** Begin EXCERPTED TEXT **
Go offline a few days and look what pops up  










Its exterior plywood so not sure if I will have to seal it anyone? I've sealed the edges with aquarium sealant

Also thinking about using tile should I grout the tiles so that I can make the fake wall on top?

Sent from my HTC One X+ using Tapatalk 2


----------



## King Macs 09 (Feb 9, 2009)

skilzo said:


> Go offline a few days and look what pops up
> 
> image
> 
> ...


Hey its getting there pal i am going to love to see this when its done ? Hope it turns out something like the one at the begining of this thread lol and you stole so good ideas from that one lol...


----------



## skilzo (Mar 16, 2013)

It is actually huge didn't expect that size but should look awesome once its done  

Sent from my HTC One X+ using Tapatalk 2


----------



## King Macs 09 (Feb 9, 2009)

skilzo said:


> It is actually huge didn't expect that size but should look awesome once its done
> 
> Sent from my HTC One X+ using Tapatalk 2


How long do you think it is going to take you to finish it ?


----------



## skilzo (Mar 16, 2013)

hopefully the next couple of weeks


----------



## King Macs 09 (Feb 9, 2009)

skilzo said:


> hopefully the next couple of weeks


Is that with all the backing done too ?


----------



## Needrl (Mar 21, 2013)

*My it's viv*

Ok se me and my son have made the decision of getting a beardy. We the converted a old unit in to a viv, internal size is 3.5,2,2,5 so nice for start as going to build a corner viv later.
** End EXCERPTED TEXT **
** Begin STORED DATA **
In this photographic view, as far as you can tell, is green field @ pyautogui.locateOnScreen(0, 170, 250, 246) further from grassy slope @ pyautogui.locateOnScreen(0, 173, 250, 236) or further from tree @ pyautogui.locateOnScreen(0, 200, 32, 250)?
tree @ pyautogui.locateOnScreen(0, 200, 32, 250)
** End STORED DATA **
* **WORK TO COMPLETE**:
Render this sentence from the forum thread on building a viv in Spanish: "I've sealed the edges with aquarium sealant".

* **WRITTEN RESPONSE**:
He sellado los bordes con sellador para acuarios.